** START OF MATERIAL PROVIDED **

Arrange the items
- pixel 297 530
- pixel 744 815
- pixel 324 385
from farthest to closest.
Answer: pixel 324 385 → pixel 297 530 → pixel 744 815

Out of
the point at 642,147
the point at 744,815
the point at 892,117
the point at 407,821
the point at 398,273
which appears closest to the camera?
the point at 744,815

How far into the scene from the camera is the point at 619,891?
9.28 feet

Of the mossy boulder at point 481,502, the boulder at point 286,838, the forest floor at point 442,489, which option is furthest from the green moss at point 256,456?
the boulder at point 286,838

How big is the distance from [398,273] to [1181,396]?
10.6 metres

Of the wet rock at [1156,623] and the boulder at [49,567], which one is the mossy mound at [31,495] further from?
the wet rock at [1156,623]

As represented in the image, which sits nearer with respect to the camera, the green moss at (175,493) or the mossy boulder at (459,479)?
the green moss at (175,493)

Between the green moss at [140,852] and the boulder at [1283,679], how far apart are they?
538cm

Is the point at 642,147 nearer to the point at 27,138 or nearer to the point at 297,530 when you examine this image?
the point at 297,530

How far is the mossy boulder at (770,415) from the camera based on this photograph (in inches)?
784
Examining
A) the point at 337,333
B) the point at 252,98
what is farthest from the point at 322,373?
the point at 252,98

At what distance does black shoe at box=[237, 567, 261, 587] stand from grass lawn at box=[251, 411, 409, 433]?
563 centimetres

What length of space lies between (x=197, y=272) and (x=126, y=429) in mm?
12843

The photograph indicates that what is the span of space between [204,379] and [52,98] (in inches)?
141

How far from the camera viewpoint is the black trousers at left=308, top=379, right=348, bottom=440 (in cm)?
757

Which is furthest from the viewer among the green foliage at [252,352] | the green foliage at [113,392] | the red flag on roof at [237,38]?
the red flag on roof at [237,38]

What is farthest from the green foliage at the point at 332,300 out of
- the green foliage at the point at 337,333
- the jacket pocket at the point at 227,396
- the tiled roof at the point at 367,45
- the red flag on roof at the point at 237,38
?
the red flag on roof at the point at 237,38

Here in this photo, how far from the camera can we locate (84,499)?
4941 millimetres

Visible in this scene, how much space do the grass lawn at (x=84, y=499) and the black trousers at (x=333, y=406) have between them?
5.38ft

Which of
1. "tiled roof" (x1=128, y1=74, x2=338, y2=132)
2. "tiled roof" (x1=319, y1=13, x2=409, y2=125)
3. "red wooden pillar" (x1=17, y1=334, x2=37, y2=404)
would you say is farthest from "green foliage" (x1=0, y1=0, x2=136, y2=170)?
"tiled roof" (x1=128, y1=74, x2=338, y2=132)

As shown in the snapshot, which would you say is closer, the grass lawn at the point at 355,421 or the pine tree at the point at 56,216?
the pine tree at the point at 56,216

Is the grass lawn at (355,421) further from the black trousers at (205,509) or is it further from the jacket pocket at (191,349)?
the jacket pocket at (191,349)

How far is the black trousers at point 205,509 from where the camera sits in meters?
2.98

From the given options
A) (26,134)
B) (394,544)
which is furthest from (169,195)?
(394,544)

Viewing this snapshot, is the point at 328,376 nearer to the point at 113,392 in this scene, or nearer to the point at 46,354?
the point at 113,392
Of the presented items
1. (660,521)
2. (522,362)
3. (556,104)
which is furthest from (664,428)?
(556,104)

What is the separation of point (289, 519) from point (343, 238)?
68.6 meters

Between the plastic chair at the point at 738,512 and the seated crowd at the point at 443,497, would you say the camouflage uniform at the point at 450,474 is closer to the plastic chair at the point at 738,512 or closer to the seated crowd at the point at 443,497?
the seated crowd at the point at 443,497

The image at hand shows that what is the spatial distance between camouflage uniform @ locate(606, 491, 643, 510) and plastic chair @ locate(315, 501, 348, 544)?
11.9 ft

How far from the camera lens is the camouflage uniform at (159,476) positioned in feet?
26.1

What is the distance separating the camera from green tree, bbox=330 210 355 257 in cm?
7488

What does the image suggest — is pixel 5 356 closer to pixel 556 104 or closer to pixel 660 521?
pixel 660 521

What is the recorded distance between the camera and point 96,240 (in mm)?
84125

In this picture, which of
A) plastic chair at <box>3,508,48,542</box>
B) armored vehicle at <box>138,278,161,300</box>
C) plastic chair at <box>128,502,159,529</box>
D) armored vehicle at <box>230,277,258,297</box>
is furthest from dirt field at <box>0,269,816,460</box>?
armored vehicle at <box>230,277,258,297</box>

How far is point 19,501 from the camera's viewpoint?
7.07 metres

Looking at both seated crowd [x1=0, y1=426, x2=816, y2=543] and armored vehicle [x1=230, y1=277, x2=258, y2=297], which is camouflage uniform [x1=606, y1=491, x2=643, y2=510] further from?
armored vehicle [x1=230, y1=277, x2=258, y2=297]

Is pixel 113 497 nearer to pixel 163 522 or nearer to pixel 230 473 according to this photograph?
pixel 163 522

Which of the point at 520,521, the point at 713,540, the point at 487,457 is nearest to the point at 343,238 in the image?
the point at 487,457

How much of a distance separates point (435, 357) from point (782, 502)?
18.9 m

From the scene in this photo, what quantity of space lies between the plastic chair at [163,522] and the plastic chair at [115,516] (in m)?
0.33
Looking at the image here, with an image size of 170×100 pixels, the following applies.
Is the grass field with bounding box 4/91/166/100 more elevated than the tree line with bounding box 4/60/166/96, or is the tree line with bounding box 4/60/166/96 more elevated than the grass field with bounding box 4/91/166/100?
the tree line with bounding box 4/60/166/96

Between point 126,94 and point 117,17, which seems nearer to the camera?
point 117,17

** END OF MATERIAL PROVIDED **

■ **EXERCISE**
Repeat every line of the material exactly as given.

■ **THE REPLY**
Arrange the items
- pixel 297 530
- pixel 744 815
- pixel 324 385
from farthest to closest.
Answer: pixel 324 385 → pixel 297 530 → pixel 744 815

Out of
the point at 642,147
the point at 744,815
the point at 892,117
the point at 407,821
the point at 398,273
which appears closest to the camera?
the point at 744,815

How far into the scene from the camera is the point at 619,891?
9.28 feet

Of the mossy boulder at point 481,502, the boulder at point 286,838, the forest floor at point 442,489, which option is furthest from the green moss at point 256,456?
the boulder at point 286,838

How big is the distance from [398,273] to [1181,396]?
10.6 metres

Of the wet rock at [1156,623] and the boulder at [49,567], which one is the mossy mound at [31,495] further from?
the wet rock at [1156,623]

As represented in the image, which sits nearer with respect to the camera, the green moss at (175,493) or the mossy boulder at (459,479)?
the green moss at (175,493)

Between the green moss at [140,852] and the boulder at [1283,679], how far apart are they?
538cm

Is the point at 642,147 nearer to the point at 27,138 or nearer to the point at 297,530 when you examine this image?
the point at 297,530

How far is the mossy boulder at (770,415) from the camera based on this photograph (in inches)?
784
Examining
A) the point at 337,333
B) the point at 252,98
what is farthest from the point at 322,373?
the point at 252,98

At what distance does black shoe at box=[237, 567, 261, 587] stand from grass lawn at box=[251, 411, 409, 433]?
563 centimetres

What length of space lies between (x=197, y=272) and (x=126, y=429) in mm?
12843

The photograph indicates that what is the span of space between [204,379] and [52,98] (in inches)?
141

How far from the camera viewpoint is the black trousers at left=308, top=379, right=348, bottom=440 (in cm)?
757

Which is furthest from the viewer among the green foliage at [252,352] | the green foliage at [113,392] | the red flag on roof at [237,38]?
the red flag on roof at [237,38]

What is farthest from the green foliage at the point at 332,300 out of
- the green foliage at the point at 337,333
- the jacket pocket at the point at 227,396
- the tiled roof at the point at 367,45
- the red flag on roof at the point at 237,38
?
the red flag on roof at the point at 237,38

Here in this photo, how far from the camera can we locate (84,499)?
4941 millimetres

Visible in this scene, how much space do the grass lawn at (x=84, y=499) and the black trousers at (x=333, y=406) have between them?
5.38ft

Which of
1. "tiled roof" (x1=128, y1=74, x2=338, y2=132)
2. "tiled roof" (x1=319, y1=13, x2=409, y2=125)
3. "red wooden pillar" (x1=17, y1=334, x2=37, y2=404)
would you say is farthest from "green foliage" (x1=0, y1=0, x2=136, y2=170)?
"tiled roof" (x1=128, y1=74, x2=338, y2=132)

As shown in the snapshot, which would you say is closer, the grass lawn at the point at 355,421 or the pine tree at the point at 56,216?
the pine tree at the point at 56,216

Is the grass lawn at (355,421) further from the black trousers at (205,509) or is it further from the jacket pocket at (191,349)?
the jacket pocket at (191,349)

How far is the black trousers at point 205,509 from where the camera sits in meters?
2.98

From the given options
A) (26,134)
B) (394,544)
which is furthest from (169,195)?
(394,544)

Viewing this snapshot, is the point at 328,376 nearer to the point at 113,392 in this scene, or nearer to the point at 46,354?
the point at 113,392
Of the presented items
1. (660,521)
2. (522,362)
3. (556,104)
which is furthest from (664,428)?
(556,104)

What is the separation of point (289, 519) from point (343, 238)?
68.6 meters

Between the plastic chair at the point at 738,512 and the seated crowd at the point at 443,497, would you say the camouflage uniform at the point at 450,474 is closer to the plastic chair at the point at 738,512 or closer to the seated crowd at the point at 443,497?
the seated crowd at the point at 443,497

The image at hand shows that what is the spatial distance between camouflage uniform @ locate(606, 491, 643, 510) and plastic chair @ locate(315, 501, 348, 544)?
11.9 ft

How far from the camera lens is the camouflage uniform at (159,476) positioned in feet?
26.1

What is the distance separating the camera from green tree, bbox=330 210 355 257 in cm?
7488

What does the image suggest — is pixel 5 356 closer to pixel 556 104 or closer to pixel 660 521?
pixel 660 521

What is the recorded distance between the camera and point 96,240 (in mm)?
84125

In this picture, which of
A) plastic chair at <box>3,508,48,542</box>
B) armored vehicle at <box>138,278,161,300</box>
C) plastic chair at <box>128,502,159,529</box>
D) armored vehicle at <box>230,277,258,297</box>
is furthest from dirt field at <box>0,269,816,460</box>?
armored vehicle at <box>230,277,258,297</box>

How far is point 19,501 from the camera's viewpoint?
7.07 metres

Looking at both seated crowd [x1=0, y1=426, x2=816, y2=543] and armored vehicle [x1=230, y1=277, x2=258, y2=297], which is camouflage uniform [x1=606, y1=491, x2=643, y2=510] further from?
armored vehicle [x1=230, y1=277, x2=258, y2=297]

Is pixel 113 497 nearer to pixel 163 522 or nearer to pixel 230 473 according to this photograph?
pixel 163 522

Which of the point at 520,521, the point at 713,540, the point at 487,457 is nearest to the point at 343,238 in the image?
the point at 487,457

How much of a distance separates point (435, 357) from point (782, 502)?
18.9 m

From the scene in this photo, what quantity of space lies between the plastic chair at [163,522] and the plastic chair at [115,516] (in m)?
0.33
Looking at the image here, with an image size of 170×100 pixels, the following applies.
Is the grass field with bounding box 4/91/166/100 more elevated than the tree line with bounding box 4/60/166/96, or is the tree line with bounding box 4/60/166/96 more elevated than the grass field with bounding box 4/91/166/100?
the tree line with bounding box 4/60/166/96

Between point 126,94 and point 117,17, which seems nearer to the camera?
point 117,17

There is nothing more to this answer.